The problem:
Extend the passage on mining and Greenland's local workforce, starting right after its final sentence.

Extracted text:
Here especially the local communities have been left behind.
Mining and the Use of Local Workforce
Greenland has, through a long period of time, built a work force capable of running core parts of
the country’s infrastructure and maintenance activities. This has been the result of the governmentfunded basic education system in combination with vocational training and a still small system of
professional education for teachers at the university in Nuuk, and the Arctic engineering education
in Sisimiut. The vocational training comprised of education provided by infrastructure companies
like Royal Arctic Line and Air Greenland in combination with a number of specialized technical
schools have provided skilled craftsmen to Greenland, recently supplemented by courses in mining.
Though the recently opened mining school in Sisimiut is providing training for miners, the
specialized knowledge needed at all levels to run a mining operation is scarce and not currently
provided. This is not just a problem for Greenland, as mining operations generally are organized
based on global work practices and with a high degree of migrant workers that seem to accept long
working hours and a high degree of isolation in temporary barrack accommodations. The needed
workforce competencies and skills are not just related to the technical skills of the workforce but as
well to the workers’ adaptation to the specific social conditions that mining activities share with
other ‘remote’ and not settled types of technical work like the building of railroads, bridges,
pipelines, oilfields etc.

Information shown:
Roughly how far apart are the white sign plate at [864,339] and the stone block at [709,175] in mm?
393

Response to this task:
Only a few of the current, potential mining sites are directly connected to existing settlements. This
supports an often used strategy by mining companies calculating capacity, extraction periods, and
the subsequent closing of the activities while balancing the cost of equipment and the development
of market price for the minerals in question. The size of the workforce is seen as secondary. This
results in the so-called fly-in-fly-out operations based on the use of migrants or emigrant labour
accommodated in boarded, temporary accommodations at the mine itself, interrupted by shorter
furloughs at home. Intensive periods of work - 12 hour shifts, 6 days a week - are typical for this
type of work organization.
Experiences from Mining in Greenland
Experiences with this type of work organization are not particularly positive in Greenland. From
1972 to 1980 the Canadian (and later Swedish) mining company Greenex operated the zinc and lead
mine Marmorilik in the Uummannaq district (Nordregio 2009:12). The shifts were organized as 14
days of work followed by 14 days off (ibid: 13). Approximately 15% of the workers were born in
Greenland. (Dahl 1977: 6; Nordregion 2009: 15) An illustration of how Marmorilik was a special
community was the percentage of women, which during the period from 1992-1997 was only 9%.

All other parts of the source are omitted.